PROBLEM STATEMENT: List each line of the records below that contains the word "plastic".

[START OF DATASET EXCERPTS]

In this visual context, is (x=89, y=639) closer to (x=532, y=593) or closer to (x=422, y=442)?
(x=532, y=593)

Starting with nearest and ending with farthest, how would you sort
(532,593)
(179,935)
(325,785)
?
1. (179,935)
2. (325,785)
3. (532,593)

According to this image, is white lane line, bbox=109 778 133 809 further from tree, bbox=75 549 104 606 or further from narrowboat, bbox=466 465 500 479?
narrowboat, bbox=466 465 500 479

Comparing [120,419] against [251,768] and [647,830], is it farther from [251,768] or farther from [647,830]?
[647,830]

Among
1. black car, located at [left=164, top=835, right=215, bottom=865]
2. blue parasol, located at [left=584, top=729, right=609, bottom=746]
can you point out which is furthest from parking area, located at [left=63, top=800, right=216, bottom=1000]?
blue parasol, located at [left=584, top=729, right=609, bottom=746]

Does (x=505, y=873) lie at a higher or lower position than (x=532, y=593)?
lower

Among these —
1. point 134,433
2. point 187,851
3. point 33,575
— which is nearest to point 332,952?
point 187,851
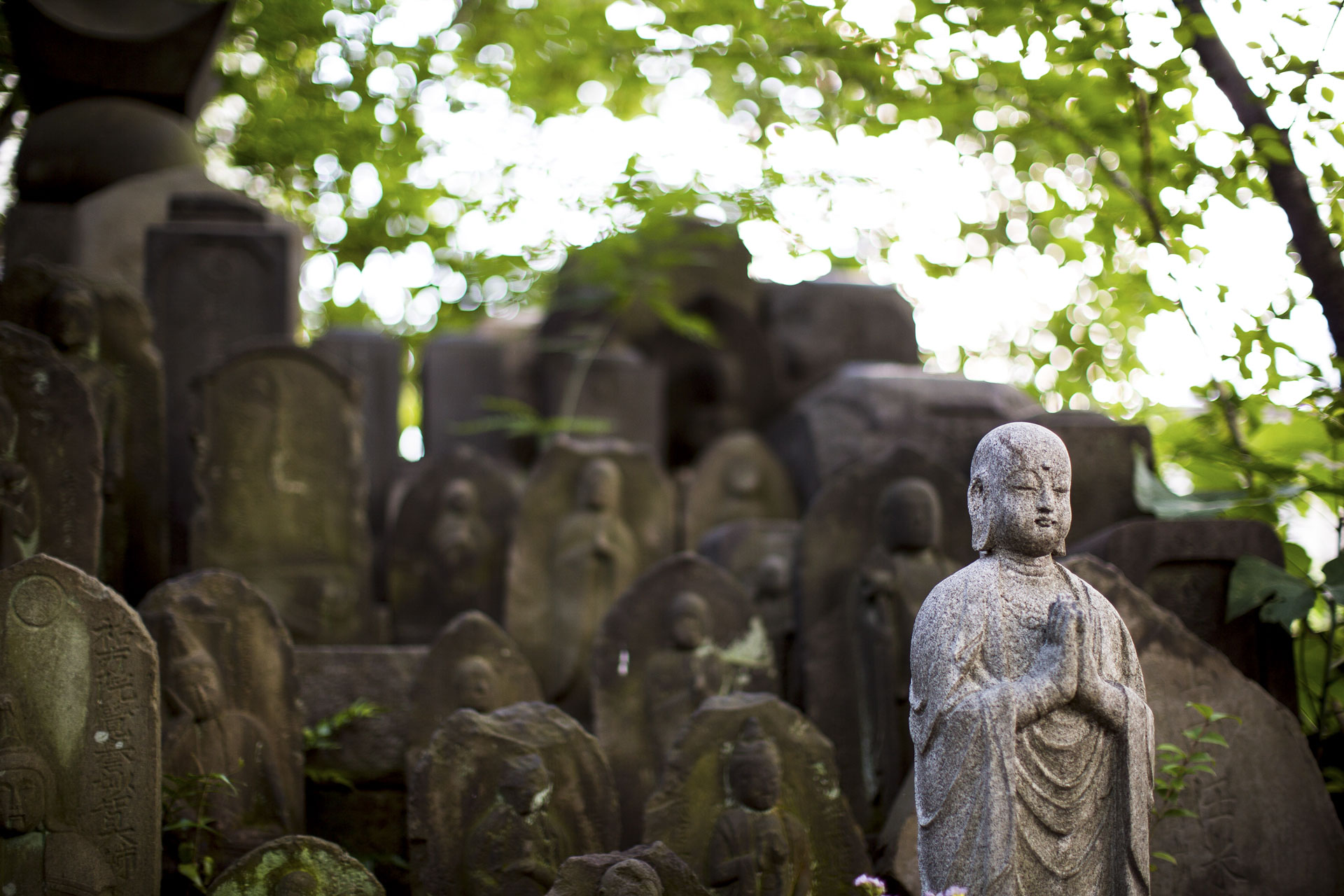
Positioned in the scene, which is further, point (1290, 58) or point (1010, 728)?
point (1290, 58)

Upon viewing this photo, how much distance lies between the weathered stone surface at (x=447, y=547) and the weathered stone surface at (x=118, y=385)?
150cm

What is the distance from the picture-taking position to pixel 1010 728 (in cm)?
A: 380

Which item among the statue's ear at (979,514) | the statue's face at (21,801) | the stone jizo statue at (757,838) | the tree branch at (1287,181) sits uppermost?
the tree branch at (1287,181)

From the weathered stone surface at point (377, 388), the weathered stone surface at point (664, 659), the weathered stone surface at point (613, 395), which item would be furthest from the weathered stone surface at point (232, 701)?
the weathered stone surface at point (613, 395)

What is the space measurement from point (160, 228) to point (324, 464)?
2.55 metres

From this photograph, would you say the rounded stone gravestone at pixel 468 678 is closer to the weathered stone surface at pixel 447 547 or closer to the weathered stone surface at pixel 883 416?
the weathered stone surface at pixel 447 547

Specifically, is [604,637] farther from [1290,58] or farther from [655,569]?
[1290,58]

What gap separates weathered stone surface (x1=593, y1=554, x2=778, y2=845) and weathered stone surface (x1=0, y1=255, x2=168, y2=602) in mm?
2939

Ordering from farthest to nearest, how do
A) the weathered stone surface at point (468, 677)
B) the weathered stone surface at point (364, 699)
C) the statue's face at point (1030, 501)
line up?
the weathered stone surface at point (364, 699) → the weathered stone surface at point (468, 677) → the statue's face at point (1030, 501)

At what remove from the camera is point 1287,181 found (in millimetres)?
6062

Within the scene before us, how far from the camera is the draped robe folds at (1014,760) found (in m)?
3.79

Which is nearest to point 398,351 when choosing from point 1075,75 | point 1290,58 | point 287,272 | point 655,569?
point 287,272

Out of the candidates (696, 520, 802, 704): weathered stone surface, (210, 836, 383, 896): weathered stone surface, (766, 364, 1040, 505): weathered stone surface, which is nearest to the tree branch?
(696, 520, 802, 704): weathered stone surface

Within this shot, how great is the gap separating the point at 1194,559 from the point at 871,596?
1594 millimetres
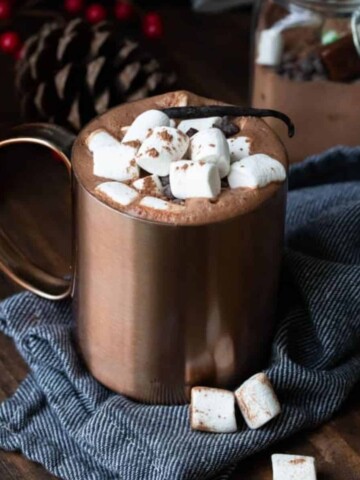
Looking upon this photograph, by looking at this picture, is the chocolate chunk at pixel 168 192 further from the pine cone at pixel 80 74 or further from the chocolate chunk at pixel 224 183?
the pine cone at pixel 80 74

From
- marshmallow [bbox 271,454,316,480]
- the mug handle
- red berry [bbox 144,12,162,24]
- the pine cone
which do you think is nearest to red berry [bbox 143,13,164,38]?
red berry [bbox 144,12,162,24]

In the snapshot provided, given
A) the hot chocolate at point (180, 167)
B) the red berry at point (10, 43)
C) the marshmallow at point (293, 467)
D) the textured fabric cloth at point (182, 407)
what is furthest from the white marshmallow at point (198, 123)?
the red berry at point (10, 43)

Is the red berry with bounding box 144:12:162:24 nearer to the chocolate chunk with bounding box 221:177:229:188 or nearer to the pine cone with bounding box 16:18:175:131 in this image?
the pine cone with bounding box 16:18:175:131

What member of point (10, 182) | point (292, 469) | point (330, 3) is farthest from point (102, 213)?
point (330, 3)

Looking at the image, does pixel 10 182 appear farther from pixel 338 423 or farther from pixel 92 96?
pixel 338 423

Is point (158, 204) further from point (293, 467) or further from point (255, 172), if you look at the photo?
point (293, 467)

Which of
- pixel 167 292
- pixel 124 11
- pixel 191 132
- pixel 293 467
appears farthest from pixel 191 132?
pixel 124 11
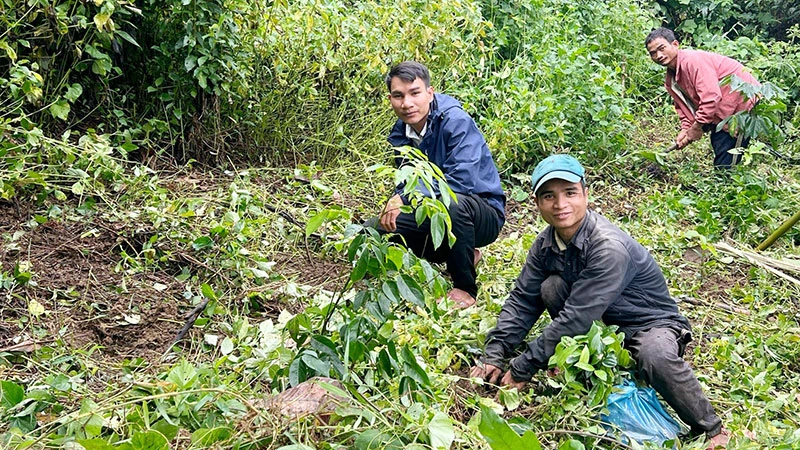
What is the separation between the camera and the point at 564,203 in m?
2.97

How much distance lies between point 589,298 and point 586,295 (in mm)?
17

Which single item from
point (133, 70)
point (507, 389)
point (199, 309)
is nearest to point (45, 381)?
point (199, 309)

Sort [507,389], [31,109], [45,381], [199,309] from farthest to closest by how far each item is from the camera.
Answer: [31,109]
[199,309]
[507,389]
[45,381]

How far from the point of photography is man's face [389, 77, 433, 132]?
3.87 meters

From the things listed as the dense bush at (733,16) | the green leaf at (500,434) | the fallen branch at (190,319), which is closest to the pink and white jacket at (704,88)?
the dense bush at (733,16)

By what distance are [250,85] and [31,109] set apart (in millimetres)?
1306

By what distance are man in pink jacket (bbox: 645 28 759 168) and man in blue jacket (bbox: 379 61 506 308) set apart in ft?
9.00

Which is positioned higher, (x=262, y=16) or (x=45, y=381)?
(x=262, y=16)

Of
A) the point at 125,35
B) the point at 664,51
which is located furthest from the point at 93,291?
the point at 664,51

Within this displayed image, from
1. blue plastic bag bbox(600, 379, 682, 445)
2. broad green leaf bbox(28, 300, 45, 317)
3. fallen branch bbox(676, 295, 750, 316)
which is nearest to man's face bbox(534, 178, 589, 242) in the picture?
blue plastic bag bbox(600, 379, 682, 445)

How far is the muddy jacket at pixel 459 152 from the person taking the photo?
382 centimetres

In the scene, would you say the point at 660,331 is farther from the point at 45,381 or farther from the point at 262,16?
the point at 262,16

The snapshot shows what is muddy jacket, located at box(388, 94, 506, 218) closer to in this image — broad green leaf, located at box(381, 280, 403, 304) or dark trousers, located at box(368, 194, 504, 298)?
dark trousers, located at box(368, 194, 504, 298)

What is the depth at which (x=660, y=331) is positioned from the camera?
2.93 m
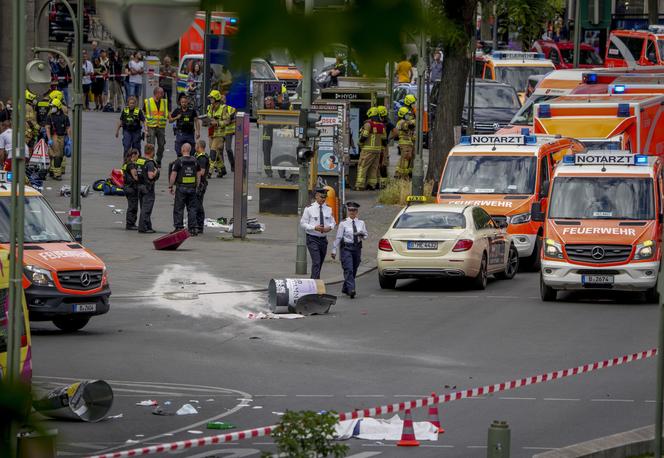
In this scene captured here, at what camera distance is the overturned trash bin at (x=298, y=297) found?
21781 mm

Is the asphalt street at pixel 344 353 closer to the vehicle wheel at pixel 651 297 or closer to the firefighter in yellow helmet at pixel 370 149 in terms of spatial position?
the vehicle wheel at pixel 651 297

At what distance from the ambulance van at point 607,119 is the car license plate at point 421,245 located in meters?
7.32

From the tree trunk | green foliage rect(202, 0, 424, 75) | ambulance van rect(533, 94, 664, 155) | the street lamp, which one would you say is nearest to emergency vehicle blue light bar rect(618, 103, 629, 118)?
ambulance van rect(533, 94, 664, 155)

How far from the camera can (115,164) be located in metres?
41.4

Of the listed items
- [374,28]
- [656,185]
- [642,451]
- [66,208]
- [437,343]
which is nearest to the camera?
[374,28]

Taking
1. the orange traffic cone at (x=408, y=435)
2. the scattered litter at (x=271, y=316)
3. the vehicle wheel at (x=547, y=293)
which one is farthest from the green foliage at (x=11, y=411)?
the vehicle wheel at (x=547, y=293)

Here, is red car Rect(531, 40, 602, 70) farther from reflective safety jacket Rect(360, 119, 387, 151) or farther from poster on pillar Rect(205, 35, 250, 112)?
poster on pillar Rect(205, 35, 250, 112)

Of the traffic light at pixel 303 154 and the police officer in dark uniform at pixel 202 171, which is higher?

[END OF DATASET EXCERPTS]

FINISHED TASK:
1. blue plastic bag bbox(600, 379, 682, 445)
blue plastic bag bbox(600, 379, 682, 445)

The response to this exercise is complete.